_TUGAS WAJIB A:_
Cetak ulang seluruh artikel tentang pinjaman online tanpa mengubah satu kata pun.

-------- ARTIKEL

Pinjaman online (pinjol) memang marak karena masyarakat kita terutama masyarakat yang ekonominya lemah itu banyak yang hanya ingin instan dan cepat mendapatkan sumber pinjaman keuangan untuk menutup kebutuhan mereka. Mereka tidak peduli pada prasyarat yang disepakati karena kebutuhan yang mendesak.
Pada intinya, munculnya pinjaman online ataupun offline yang berpraktek ilegal dan mencekik masyarakat kecil itu potensinya tetap saja besar. Sumber masalahnya sebetulnya karena sebetulnya design kebijakan di sektor keuangan kita yang tidak memberikan keadilan dan rendah dalam inklusifitasnya untuk layani masyarakat kecil.

----------------

_TUGAS WAJIB B:_
Pada daftar, ganti "camera" dengan "viewer" mulai dari baris yang memuat "Considering what this" sampai dengan baris yang memuat "How far from the camera does short". Tuliskan hanya baris-baris itu dan biarkan sisanya tetap sama.

-------- BAHAN TERSEDIA

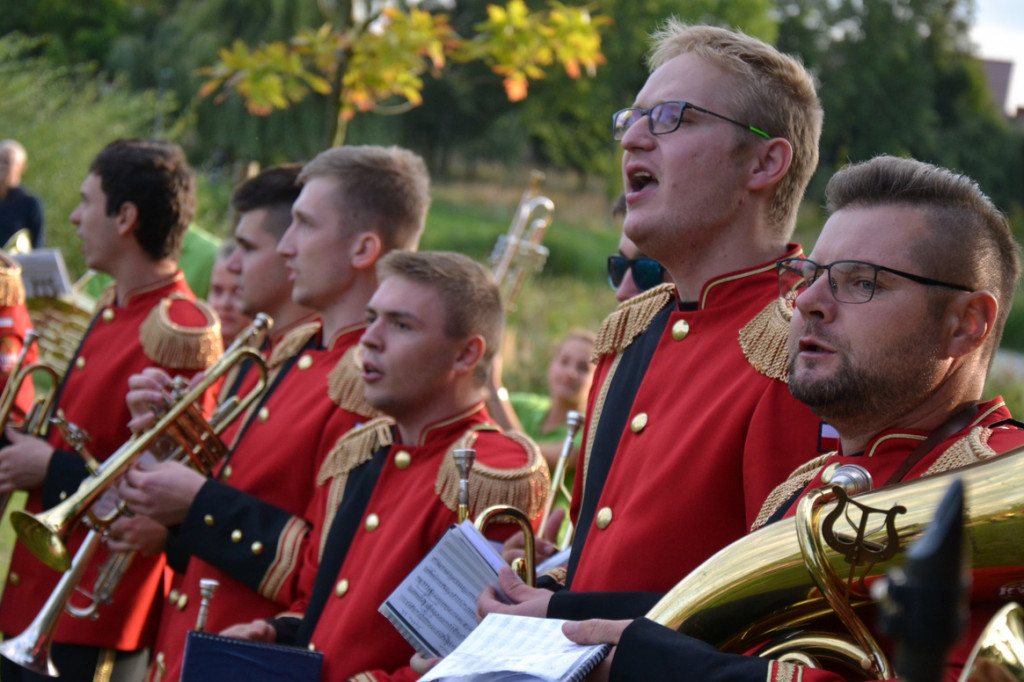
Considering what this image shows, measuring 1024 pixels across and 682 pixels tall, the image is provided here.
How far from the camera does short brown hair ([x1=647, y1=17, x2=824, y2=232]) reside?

----------------
-------- BAHAN TERSEDIA

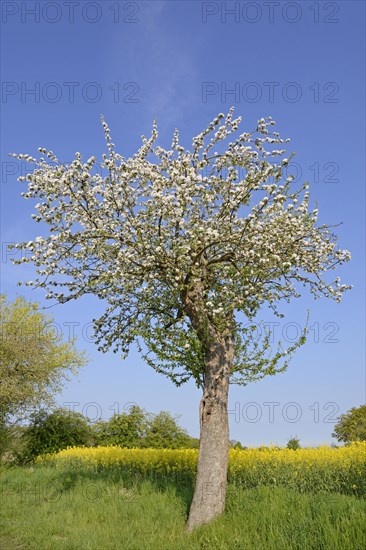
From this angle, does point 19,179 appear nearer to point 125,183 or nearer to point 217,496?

----------------
-------- BAHAN TERSEDIA

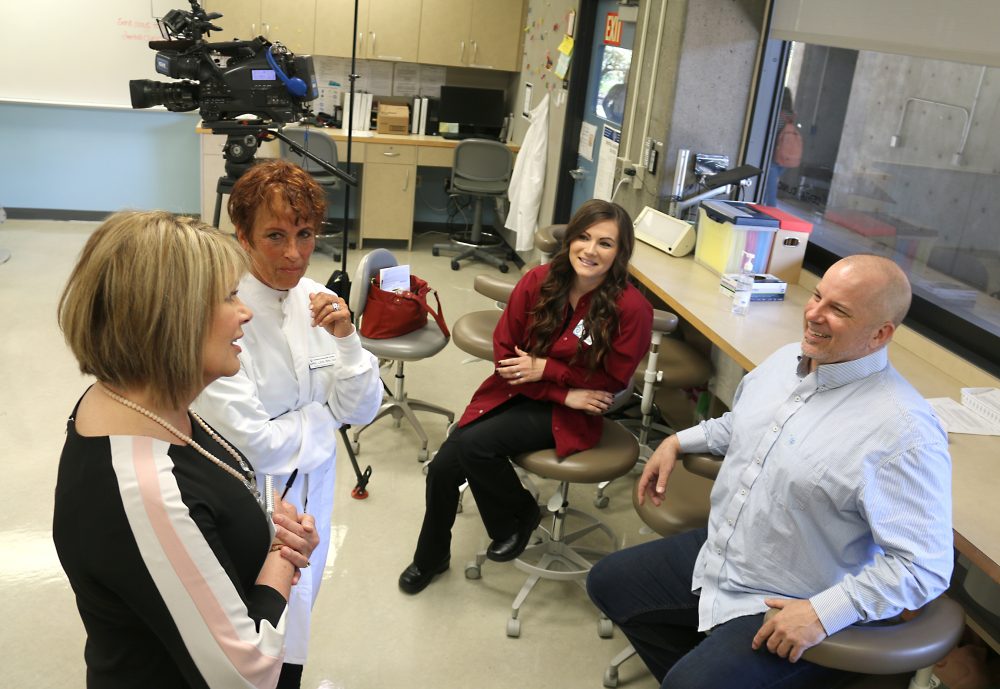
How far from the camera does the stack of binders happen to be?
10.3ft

----------------

_JAWABAN AKHIR A:_
Pinjaman online (pinjol) memang marak karena masyarakat kita terutama masyarakat yang ekonominya lemah itu banyak yang hanya ingin instan dan cepat mendapatkan sumber pinjaman keuangan untuk menutup kebutuhan mereka. Mereka tidak peduli pada prasyarat yang disepakati karena kebutuhan yang mendesak.
Pada intinya, munculnya pinjaman online ataupun offline yang berpraktek ilegal dan mencekik masyarakat kecil itu potensinya tetap saja besar. Sumber masalahnya sebetulnya karena sebetulnya design kebijakan di sektor keuangan kita yang tidak memberikan keadilan dan rendah dalam inklusifitasnya untuk layani masyarakat kecil.

_JAWABAN AKHIR B:_
Considering what this image shows, measuring 1024 pixels across and 682 pixels tall, the image is provided here.
How far from the viewer does short brown hair ([x1=647, y1=17, x2=824, y2=232]) reside?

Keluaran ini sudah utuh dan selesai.